There are matches that take on greater personal significance over time. For example, I’d almost forgotten that I saw Watford play the European Champions at Old Trafford. Obviously we were horrifically beaten, but with hindsight, going down 4-1 to one of the finest midfields in the world at the time wasn’t too bad. And, most importantly, there was that ‘one’ in the scoreline. Despite being reduced to ten men, Watford managed to thump in a consolation goal, and although I was among home fans, I couldn’t contain ‘FUCKING YES!’ from escaping my lips as ball thwacked net. Not that anyone could hear me, three miles up, orbiting the Earth from the top tier of the North Stand.
On a less grand scale, Bradford City v Watford is one of those run of the mill fixtures you look at without a second glance until you read the words ‘FA CARLING PREMIERSHIP’ on the ticket. Great time to be alive, the 1999-2000 season.

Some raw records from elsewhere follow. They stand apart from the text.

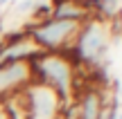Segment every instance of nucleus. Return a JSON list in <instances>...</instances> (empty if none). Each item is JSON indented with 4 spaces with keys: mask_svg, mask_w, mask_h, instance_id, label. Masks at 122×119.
<instances>
[{
    "mask_svg": "<svg viewBox=\"0 0 122 119\" xmlns=\"http://www.w3.org/2000/svg\"><path fill=\"white\" fill-rule=\"evenodd\" d=\"M34 81L45 83L63 99V103L75 101L79 85V70L59 52H41L32 58Z\"/></svg>",
    "mask_w": 122,
    "mask_h": 119,
    "instance_id": "nucleus-1",
    "label": "nucleus"
},
{
    "mask_svg": "<svg viewBox=\"0 0 122 119\" xmlns=\"http://www.w3.org/2000/svg\"><path fill=\"white\" fill-rule=\"evenodd\" d=\"M34 81L30 61H7L0 63V101L23 92Z\"/></svg>",
    "mask_w": 122,
    "mask_h": 119,
    "instance_id": "nucleus-4",
    "label": "nucleus"
},
{
    "mask_svg": "<svg viewBox=\"0 0 122 119\" xmlns=\"http://www.w3.org/2000/svg\"><path fill=\"white\" fill-rule=\"evenodd\" d=\"M18 97L25 119H61V110L66 103L50 85L32 81L23 92H18Z\"/></svg>",
    "mask_w": 122,
    "mask_h": 119,
    "instance_id": "nucleus-3",
    "label": "nucleus"
},
{
    "mask_svg": "<svg viewBox=\"0 0 122 119\" xmlns=\"http://www.w3.org/2000/svg\"><path fill=\"white\" fill-rule=\"evenodd\" d=\"M0 119H9V115H7V108H5V103L0 101Z\"/></svg>",
    "mask_w": 122,
    "mask_h": 119,
    "instance_id": "nucleus-5",
    "label": "nucleus"
},
{
    "mask_svg": "<svg viewBox=\"0 0 122 119\" xmlns=\"http://www.w3.org/2000/svg\"><path fill=\"white\" fill-rule=\"evenodd\" d=\"M86 2H88V4H91V7H93V9H95V13H97V2H100V0H86Z\"/></svg>",
    "mask_w": 122,
    "mask_h": 119,
    "instance_id": "nucleus-6",
    "label": "nucleus"
},
{
    "mask_svg": "<svg viewBox=\"0 0 122 119\" xmlns=\"http://www.w3.org/2000/svg\"><path fill=\"white\" fill-rule=\"evenodd\" d=\"M84 22L77 20H59V18H48L43 22H30L25 25L30 38L41 47V52H66L75 45L77 34Z\"/></svg>",
    "mask_w": 122,
    "mask_h": 119,
    "instance_id": "nucleus-2",
    "label": "nucleus"
}]
</instances>
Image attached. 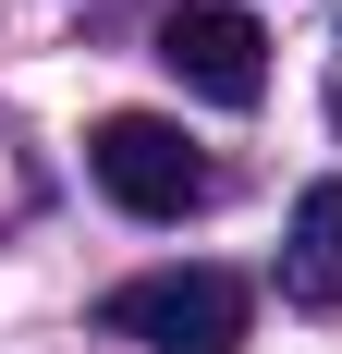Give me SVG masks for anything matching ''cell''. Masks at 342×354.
<instances>
[{
    "mask_svg": "<svg viewBox=\"0 0 342 354\" xmlns=\"http://www.w3.org/2000/svg\"><path fill=\"white\" fill-rule=\"evenodd\" d=\"M98 318L110 342H147V354H244V281L233 269H147Z\"/></svg>",
    "mask_w": 342,
    "mask_h": 354,
    "instance_id": "obj_1",
    "label": "cell"
},
{
    "mask_svg": "<svg viewBox=\"0 0 342 354\" xmlns=\"http://www.w3.org/2000/svg\"><path fill=\"white\" fill-rule=\"evenodd\" d=\"M86 171H98L110 208H135V220H196L208 208V159L183 147V122H159V110H110L98 135H86Z\"/></svg>",
    "mask_w": 342,
    "mask_h": 354,
    "instance_id": "obj_2",
    "label": "cell"
},
{
    "mask_svg": "<svg viewBox=\"0 0 342 354\" xmlns=\"http://www.w3.org/2000/svg\"><path fill=\"white\" fill-rule=\"evenodd\" d=\"M159 62H171L183 98L257 110V86H269V37H257V12H233V0H183V12H159Z\"/></svg>",
    "mask_w": 342,
    "mask_h": 354,
    "instance_id": "obj_3",
    "label": "cell"
},
{
    "mask_svg": "<svg viewBox=\"0 0 342 354\" xmlns=\"http://www.w3.org/2000/svg\"><path fill=\"white\" fill-rule=\"evenodd\" d=\"M281 293H294V306H342V183H306V196H294Z\"/></svg>",
    "mask_w": 342,
    "mask_h": 354,
    "instance_id": "obj_4",
    "label": "cell"
},
{
    "mask_svg": "<svg viewBox=\"0 0 342 354\" xmlns=\"http://www.w3.org/2000/svg\"><path fill=\"white\" fill-rule=\"evenodd\" d=\"M330 122H342V73H330Z\"/></svg>",
    "mask_w": 342,
    "mask_h": 354,
    "instance_id": "obj_5",
    "label": "cell"
}]
</instances>
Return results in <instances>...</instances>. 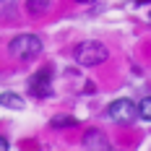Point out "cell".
Listing matches in <instances>:
<instances>
[{"label": "cell", "mask_w": 151, "mask_h": 151, "mask_svg": "<svg viewBox=\"0 0 151 151\" xmlns=\"http://www.w3.org/2000/svg\"><path fill=\"white\" fill-rule=\"evenodd\" d=\"M8 50H11V55L16 60H34L42 52V39L37 34H18V37L11 39Z\"/></svg>", "instance_id": "cell-1"}, {"label": "cell", "mask_w": 151, "mask_h": 151, "mask_svg": "<svg viewBox=\"0 0 151 151\" xmlns=\"http://www.w3.org/2000/svg\"><path fill=\"white\" fill-rule=\"evenodd\" d=\"M107 58H109V52H107V47L102 45V42L89 39V42H81V45L76 47V63H78V65H86V68L102 65Z\"/></svg>", "instance_id": "cell-2"}, {"label": "cell", "mask_w": 151, "mask_h": 151, "mask_svg": "<svg viewBox=\"0 0 151 151\" xmlns=\"http://www.w3.org/2000/svg\"><path fill=\"white\" fill-rule=\"evenodd\" d=\"M107 115H109V120H112V122H122V125H128V122L136 120L138 104H133L130 99H115L112 104L107 107Z\"/></svg>", "instance_id": "cell-3"}, {"label": "cell", "mask_w": 151, "mask_h": 151, "mask_svg": "<svg viewBox=\"0 0 151 151\" xmlns=\"http://www.w3.org/2000/svg\"><path fill=\"white\" fill-rule=\"evenodd\" d=\"M29 91L34 96H39V99H45L52 94V70L50 68H42L39 73H34L29 78Z\"/></svg>", "instance_id": "cell-4"}, {"label": "cell", "mask_w": 151, "mask_h": 151, "mask_svg": "<svg viewBox=\"0 0 151 151\" xmlns=\"http://www.w3.org/2000/svg\"><path fill=\"white\" fill-rule=\"evenodd\" d=\"M83 143H86L89 149H109V141H107L104 133H99V130H89L86 138H83Z\"/></svg>", "instance_id": "cell-5"}, {"label": "cell", "mask_w": 151, "mask_h": 151, "mask_svg": "<svg viewBox=\"0 0 151 151\" xmlns=\"http://www.w3.org/2000/svg\"><path fill=\"white\" fill-rule=\"evenodd\" d=\"M0 107H8V109H24V99L13 94V91H5L0 94Z\"/></svg>", "instance_id": "cell-6"}, {"label": "cell", "mask_w": 151, "mask_h": 151, "mask_svg": "<svg viewBox=\"0 0 151 151\" xmlns=\"http://www.w3.org/2000/svg\"><path fill=\"white\" fill-rule=\"evenodd\" d=\"M26 8H29V13L42 16L50 11V0H26Z\"/></svg>", "instance_id": "cell-7"}, {"label": "cell", "mask_w": 151, "mask_h": 151, "mask_svg": "<svg viewBox=\"0 0 151 151\" xmlns=\"http://www.w3.org/2000/svg\"><path fill=\"white\" fill-rule=\"evenodd\" d=\"M138 115H141L143 120H151V96H146V99L138 102Z\"/></svg>", "instance_id": "cell-8"}, {"label": "cell", "mask_w": 151, "mask_h": 151, "mask_svg": "<svg viewBox=\"0 0 151 151\" xmlns=\"http://www.w3.org/2000/svg\"><path fill=\"white\" fill-rule=\"evenodd\" d=\"M76 120L73 117H68V115H58V117H52V128H73Z\"/></svg>", "instance_id": "cell-9"}, {"label": "cell", "mask_w": 151, "mask_h": 151, "mask_svg": "<svg viewBox=\"0 0 151 151\" xmlns=\"http://www.w3.org/2000/svg\"><path fill=\"white\" fill-rule=\"evenodd\" d=\"M5 149H8V141H5V138L0 136V151H5Z\"/></svg>", "instance_id": "cell-10"}, {"label": "cell", "mask_w": 151, "mask_h": 151, "mask_svg": "<svg viewBox=\"0 0 151 151\" xmlns=\"http://www.w3.org/2000/svg\"><path fill=\"white\" fill-rule=\"evenodd\" d=\"M78 3H94V0H78Z\"/></svg>", "instance_id": "cell-11"}]
</instances>
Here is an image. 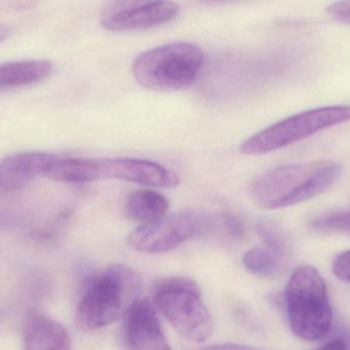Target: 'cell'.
Segmentation results:
<instances>
[{"label":"cell","mask_w":350,"mask_h":350,"mask_svg":"<svg viewBox=\"0 0 350 350\" xmlns=\"http://www.w3.org/2000/svg\"><path fill=\"white\" fill-rule=\"evenodd\" d=\"M332 271L339 281L350 283V250L341 253L334 259Z\"/></svg>","instance_id":"ffe728a7"},{"label":"cell","mask_w":350,"mask_h":350,"mask_svg":"<svg viewBox=\"0 0 350 350\" xmlns=\"http://www.w3.org/2000/svg\"><path fill=\"white\" fill-rule=\"evenodd\" d=\"M247 271L260 277H273L279 273L283 258L267 248H252L243 256Z\"/></svg>","instance_id":"2e32d148"},{"label":"cell","mask_w":350,"mask_h":350,"mask_svg":"<svg viewBox=\"0 0 350 350\" xmlns=\"http://www.w3.org/2000/svg\"><path fill=\"white\" fill-rule=\"evenodd\" d=\"M170 210L168 199L155 190L141 189L129 193L125 203L127 217L144 224L161 219Z\"/></svg>","instance_id":"9a60e30c"},{"label":"cell","mask_w":350,"mask_h":350,"mask_svg":"<svg viewBox=\"0 0 350 350\" xmlns=\"http://www.w3.org/2000/svg\"><path fill=\"white\" fill-rule=\"evenodd\" d=\"M310 228L319 234H350V211L333 212L314 218Z\"/></svg>","instance_id":"e0dca14e"},{"label":"cell","mask_w":350,"mask_h":350,"mask_svg":"<svg viewBox=\"0 0 350 350\" xmlns=\"http://www.w3.org/2000/svg\"><path fill=\"white\" fill-rule=\"evenodd\" d=\"M205 63L203 49L193 43L176 41L148 49L135 58L133 73L148 90L174 92L191 86Z\"/></svg>","instance_id":"277c9868"},{"label":"cell","mask_w":350,"mask_h":350,"mask_svg":"<svg viewBox=\"0 0 350 350\" xmlns=\"http://www.w3.org/2000/svg\"><path fill=\"white\" fill-rule=\"evenodd\" d=\"M25 350H72L67 329L38 312H30L24 323Z\"/></svg>","instance_id":"7c38bea8"},{"label":"cell","mask_w":350,"mask_h":350,"mask_svg":"<svg viewBox=\"0 0 350 350\" xmlns=\"http://www.w3.org/2000/svg\"><path fill=\"white\" fill-rule=\"evenodd\" d=\"M44 176L66 184H84L102 179L100 158H57L45 168Z\"/></svg>","instance_id":"4fadbf2b"},{"label":"cell","mask_w":350,"mask_h":350,"mask_svg":"<svg viewBox=\"0 0 350 350\" xmlns=\"http://www.w3.org/2000/svg\"><path fill=\"white\" fill-rule=\"evenodd\" d=\"M219 232L221 238L230 242H240L246 234L245 224L240 217L232 213L222 214L217 220L212 219V232Z\"/></svg>","instance_id":"d6986e66"},{"label":"cell","mask_w":350,"mask_h":350,"mask_svg":"<svg viewBox=\"0 0 350 350\" xmlns=\"http://www.w3.org/2000/svg\"><path fill=\"white\" fill-rule=\"evenodd\" d=\"M8 34H10V28L4 26V25H0V42L3 41L8 36Z\"/></svg>","instance_id":"cb8c5ba5"},{"label":"cell","mask_w":350,"mask_h":350,"mask_svg":"<svg viewBox=\"0 0 350 350\" xmlns=\"http://www.w3.org/2000/svg\"><path fill=\"white\" fill-rule=\"evenodd\" d=\"M201 350H263L247 345H236V343H221V345H211Z\"/></svg>","instance_id":"7402d4cb"},{"label":"cell","mask_w":350,"mask_h":350,"mask_svg":"<svg viewBox=\"0 0 350 350\" xmlns=\"http://www.w3.org/2000/svg\"><path fill=\"white\" fill-rule=\"evenodd\" d=\"M316 350H347V347L343 341L334 340Z\"/></svg>","instance_id":"603a6c76"},{"label":"cell","mask_w":350,"mask_h":350,"mask_svg":"<svg viewBox=\"0 0 350 350\" xmlns=\"http://www.w3.org/2000/svg\"><path fill=\"white\" fill-rule=\"evenodd\" d=\"M172 1H115L103 10L100 24L111 32L146 30L172 22L178 14Z\"/></svg>","instance_id":"ba28073f"},{"label":"cell","mask_w":350,"mask_h":350,"mask_svg":"<svg viewBox=\"0 0 350 350\" xmlns=\"http://www.w3.org/2000/svg\"><path fill=\"white\" fill-rule=\"evenodd\" d=\"M123 338L129 350H172L148 299L139 298L123 316Z\"/></svg>","instance_id":"30bf717a"},{"label":"cell","mask_w":350,"mask_h":350,"mask_svg":"<svg viewBox=\"0 0 350 350\" xmlns=\"http://www.w3.org/2000/svg\"><path fill=\"white\" fill-rule=\"evenodd\" d=\"M53 69V64L46 60H28L0 64V90L42 82L51 75Z\"/></svg>","instance_id":"5bb4252c"},{"label":"cell","mask_w":350,"mask_h":350,"mask_svg":"<svg viewBox=\"0 0 350 350\" xmlns=\"http://www.w3.org/2000/svg\"><path fill=\"white\" fill-rule=\"evenodd\" d=\"M55 155L46 152H21L0 160V199L22 190L45 168Z\"/></svg>","instance_id":"8fae6325"},{"label":"cell","mask_w":350,"mask_h":350,"mask_svg":"<svg viewBox=\"0 0 350 350\" xmlns=\"http://www.w3.org/2000/svg\"><path fill=\"white\" fill-rule=\"evenodd\" d=\"M102 179H116L154 188H175L180 178L172 168L133 158H100Z\"/></svg>","instance_id":"9c48e42d"},{"label":"cell","mask_w":350,"mask_h":350,"mask_svg":"<svg viewBox=\"0 0 350 350\" xmlns=\"http://www.w3.org/2000/svg\"><path fill=\"white\" fill-rule=\"evenodd\" d=\"M350 121V106H327L278 121L243 142L242 153L259 155L293 145L329 127Z\"/></svg>","instance_id":"8992f818"},{"label":"cell","mask_w":350,"mask_h":350,"mask_svg":"<svg viewBox=\"0 0 350 350\" xmlns=\"http://www.w3.org/2000/svg\"><path fill=\"white\" fill-rule=\"evenodd\" d=\"M257 232L265 248L273 251L282 258L287 255L289 249L287 238L275 223L269 220H261L257 225Z\"/></svg>","instance_id":"ac0fdd59"},{"label":"cell","mask_w":350,"mask_h":350,"mask_svg":"<svg viewBox=\"0 0 350 350\" xmlns=\"http://www.w3.org/2000/svg\"><path fill=\"white\" fill-rule=\"evenodd\" d=\"M327 12L334 20L350 24V1L334 2L327 8Z\"/></svg>","instance_id":"44dd1931"},{"label":"cell","mask_w":350,"mask_h":350,"mask_svg":"<svg viewBox=\"0 0 350 350\" xmlns=\"http://www.w3.org/2000/svg\"><path fill=\"white\" fill-rule=\"evenodd\" d=\"M151 303L178 334L191 342H204L213 334V316L200 288L187 277H167L156 283Z\"/></svg>","instance_id":"5b68a950"},{"label":"cell","mask_w":350,"mask_h":350,"mask_svg":"<svg viewBox=\"0 0 350 350\" xmlns=\"http://www.w3.org/2000/svg\"><path fill=\"white\" fill-rule=\"evenodd\" d=\"M286 310L292 332L306 341L325 338L330 332L333 312L326 283L318 269L298 267L285 291Z\"/></svg>","instance_id":"3957f363"},{"label":"cell","mask_w":350,"mask_h":350,"mask_svg":"<svg viewBox=\"0 0 350 350\" xmlns=\"http://www.w3.org/2000/svg\"><path fill=\"white\" fill-rule=\"evenodd\" d=\"M342 174V166L333 160L277 166L252 181L250 195L262 209H282L326 192Z\"/></svg>","instance_id":"6da1fadb"},{"label":"cell","mask_w":350,"mask_h":350,"mask_svg":"<svg viewBox=\"0 0 350 350\" xmlns=\"http://www.w3.org/2000/svg\"><path fill=\"white\" fill-rule=\"evenodd\" d=\"M212 219L191 210L164 216L157 221L139 226L129 234V246L145 254L170 252L185 242L206 236L211 230Z\"/></svg>","instance_id":"52a82bcc"},{"label":"cell","mask_w":350,"mask_h":350,"mask_svg":"<svg viewBox=\"0 0 350 350\" xmlns=\"http://www.w3.org/2000/svg\"><path fill=\"white\" fill-rule=\"evenodd\" d=\"M142 277L126 265H111L88 281L75 314L80 331L92 332L123 318L139 299Z\"/></svg>","instance_id":"7a4b0ae2"}]
</instances>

England v Albania probably isn’t a fixture that screams ‘night to remember’, unless it happened to be your first trip to Wembley. Some people will try to tell you that the old Wembley was a disgusting, decaying embarrassment of a stadium, with walkways overflowing with piss and seats several hundred metres away from the pitch. Lies, all lies. The old Wembley that I remember from this mid week fixture was magnificent.
I was blown away by the size of the stadium, and sight of the brilliant green pitch under floodlights. The fact that England knocked in five without reply probably helped to sustain my interest too (Gazza scored his first international goal). This was a family outing, we all went, and it was wonderful.
On enemy ground
Scattered among my tickets are some of the more random games I’d almost forgotten I attended, like Spurs v Sheffield Wednesday at the back end of the 1993-94 season. I went to this game with my dad, an Arsenal fan. Now, I generally welcome any opportunity reminisce on memories of going to football with my Dad, but we really must have been desperate for something to do on this particular Saturday. This was early enough in the Premier League era that you could still look at the London fixtures, choose a game, and pay at the gate on the day. And, we weren’t the only ones taking in a match on enemy territory. One of the two things I recall from this game is that the guy in the seat in front of us was a West Ham fan; the other is Ronnie Rosenthal making his Spurs debut. He scored, and Spurs lost.
On a related theme of enemy grounds, I was unlucky enough to be at Kenilworth Road for one of Luton Town’s most famous FA Cup nights, when they defeated Kevin Keegan’s Newcastle 2-0 in a replay (the young John Hartson scored one of them). I went to this game with one of my dad’s mates, a Newcastle fan, thinking we’d be in the away end. I was wrong. Just thinking about the bedlam ensued following both Luton goals makes me shudder. A dark night.
There are plenty of others. Italy v Russia at Anfield during Euro 96 – the only game Sacchi’s team won during the tournament; Sheffield United away in 1994, when the guy in front of me took the full impact of a meat pie on the back of the head, and I was struck in the face by a bit of meat jelly shrapnel; and, a 3rd round cup tie at West Ham, when the home side were sponsored by Dagenham Motors, which is who they should always be sponsored by, really.
Lots of great times, and some bad ones, but even the bad ones were kind of great. And the morale of this post is: don’t throw stuff your old football stuff away, leave it at your mum’s house to be rediscovered many years later. Or: those print at home barcode tickets are rubbish.